I'm using Google Cloud Dataflow and have a ParDo function that requires access to all the elements in a PCollection. To accomplish this, I wanted to convert a PCollection<T> into a PCollection<Iterable<T>> containing a single Iterable of all the elements. I was wondering if there's a cleaner/simpler/faster solution to what I have come up with.
The first approach was to create a dummy key, perform a GroupByKey, and get the values afterwards.
PCollection<MyType> myData;
// AddDummyKey() outputs KV.of(1, context.element()) for everything
PCollection<KV<Integer, MyType>> myDataKeyed = myData.apply(ParDo.of(new AddDummyKey()));
// Group by dummy key
PCollection<KV<Integer, Iterable<MyType>>> myDataGrouped = myDataKeyed.apply(GroupByKey.create());
// Extract values
PCollection<Iterable<MyType>> myDataIterable = myDataGrouped.apply(Values.<Iterable<MyType>>create()
The second approach followed the recommendation here: How do I make View's asList() sortable in Google Dataflow SDK? but without the sorting.

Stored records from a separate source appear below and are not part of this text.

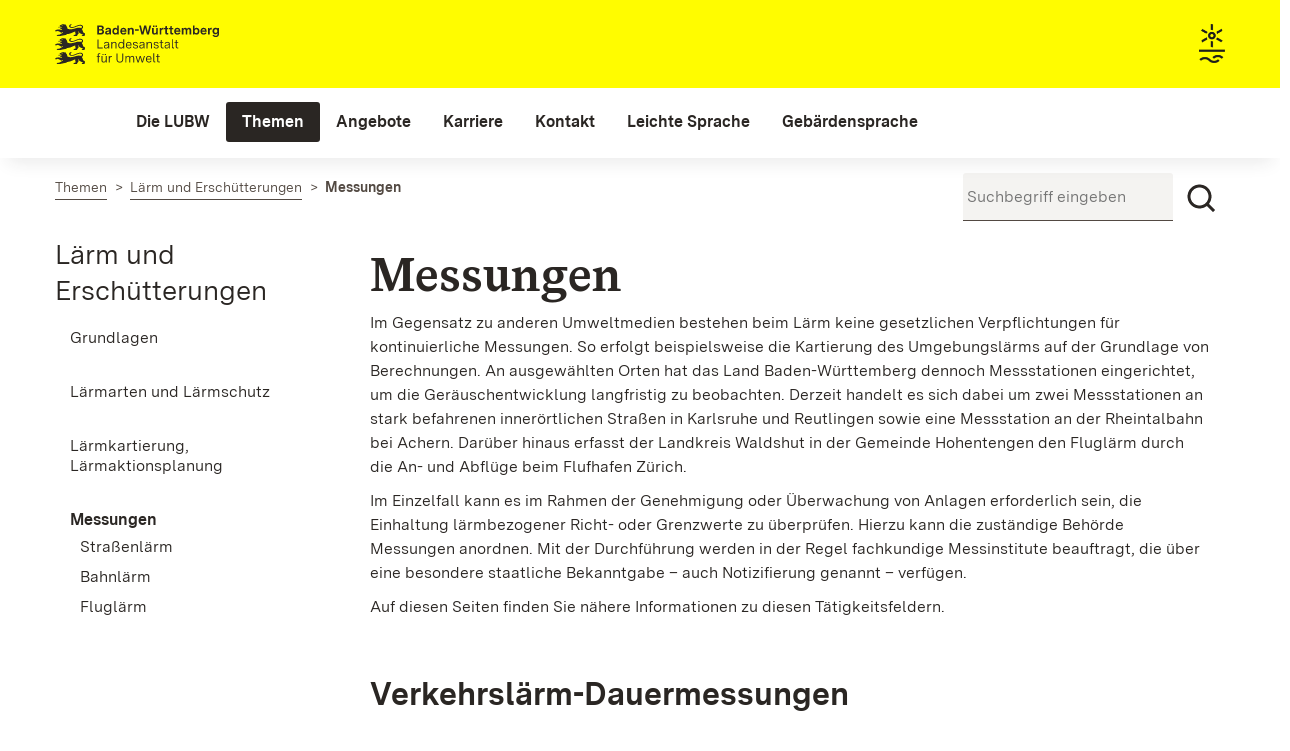

--- FILE ---
content_type: image/svg+xml
request_url: https://www.lubw.baden-wuerttemberg.de/o/lubw-theme/images/color_schemes/landes-cdle/bw-maginfying-glass-line.svg
body_size: 322
content:
<svg width="24" height="24" viewBox="0 0 24 24" fill="none" xmlns="http://www.w3.org/2000/svg">
<path fill-rule="evenodd" clip-rule="evenodd" d="M11 5C7.68629 5 5 7.68629 5 11C5 14.3137 7.68629 17 11 17C14.3137 17 17 14.3137 17 11C17 7.68629 14.3137 5 11 5ZM3 11C3 6.58172 6.58172 3 11 3C15.4183 3 19 6.58172 19 11C19 12.8487 18.3729 14.551 17.3199 15.9056L21.4142 20L20 21.4142L15.9056 17.3199C14.551 18.3729 12.8487 19 11 19C6.58172 19 3 15.4183 3 11Z" fill="#2A2623"/>
</svg>
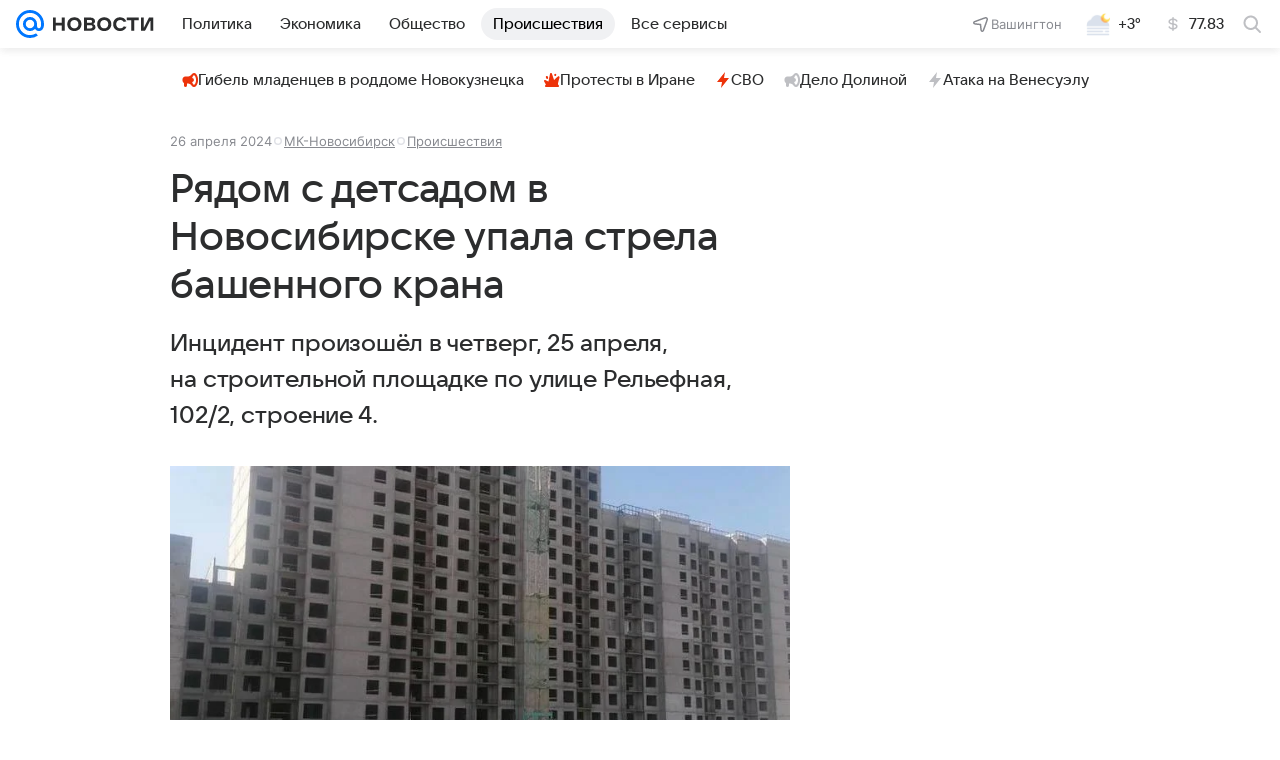

--- FILE ---
content_type: text/html
request_url: https://tns-counter.ru/nc01a**R%3Eundefined*vk/ru/UTF-8/tmsec=mx3_mail_news/18212387***
body_size: 15
content:
6B9E6508696C44ADG1768703149:6B9E6508696C44ADG1768703149

--- FILE ---
content_type: text/css
request_url: https://mcdn.imgsmail.ru/fonts/vk-tokens/1.0.2/fonts.css
body_size: 297
content:
/* generated https://gitlab.corp.mail.ru/UX/get-font */

/* импортим на проекты через слот */

@font-face {
  font-family: 'MailSans';
  font-weight: 400;
  font-style: normal;
  font-display: optional;
  src: url('//imgs2.imgsmail.ru/static/fonts/MailSans/WOFF2/MailSansVariative.woff2')
      format('woff2-variations');
}

@font-face {
  font-family: 'MailSans';
  font-weight: 500;
  font-style: normal;
  font-display: optional;
  src: url('//imgs2.imgsmail.ru/static/fonts/MailSans/WOFF2/MailSansVariative.woff2')
      format('woff2-variations');
}

@font-face {
  font-family: 'MailSans';
  font-weight: 700;
  font-style: normal;
  font-display: optional;
  src: url('//imgs2.imgsmail.ru/static/fonts/MailSans/WOFF2/MailSansVariative.woff2')
      format('woff2-variations');
}

@font-face {
  font-family: 'Inter';
  font-weight: 400;
  font-style: normal;
  font-display: optional;
  src: local('InterRegular'), local('Inter Regular'),
    url('//imgs2.imgsmail.ru/static/fonts/Inter/WOFF2/InterRegular.woff2')
      format('woff2');
}

@font-face {
  font-family: 'Inter';
  font-weight: 500;
  font-style: normal;
  font-display: optional;
  src: local('InterMedium'), local('Inter Medium'),
    url('//imgs2.imgsmail.ru/static/fonts/Inter/WOFF2/InterMedium.woff2')
      format('woff2');
}

@font-face {
  font-family: 'Inter';
  font-weight: 700;
  font-style: normal;
  font-display: optional;
  src: local('Inter Bold'), local('InterBold'),
    url('//imgs2.imgsmail.ru/static/fonts/Inter/WOFF2/InterBold.woff2')
      format('woff2');
}


--- FILE ---
content_type: text/plain; charset=utf-8
request_url: https://media-stat.mail.ru/metrics/1.0/
body_size: 712
content:
eyJhbGciOiJkaXIiLCJjdHkiOiJKV1QiLCJlbmMiOiJBMjU2R0NNIiwidHlwIjoiSldUIn0..v0ZSaLnqB1yhX-04.[base64].ZZTMBW2QDCSn5mnTlBnIzw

I created a View.asList(), created a dummy PCollection, and then applied a ParDo function on the dummy PCollection with the view as a side input and simply returned the view.
PCollection<MyType> myData;
// Create view of the PCollection as a list
PCollectionView<List<MyType>> myDataView = myData.apply(View.asList());
// Create dummy PCollection
PCollection<Integer> dummy = pipeline.apply(Create.<Integer>of(1));
// Apply dummy ParDo that returns the view
PCollection<List<MyType>> myDataList = dummy.apply(
ParDo.withSideInputs(myDataView).of(new DoFn<Integer, List<MyType>>() {
@Override
public void processElement(ProcessContext c) {
c.output(c.sideInput(myDataView));
}
}));
It seems like there would be a pre-defined combine function for this task, but I can't find one. Thanks for the help!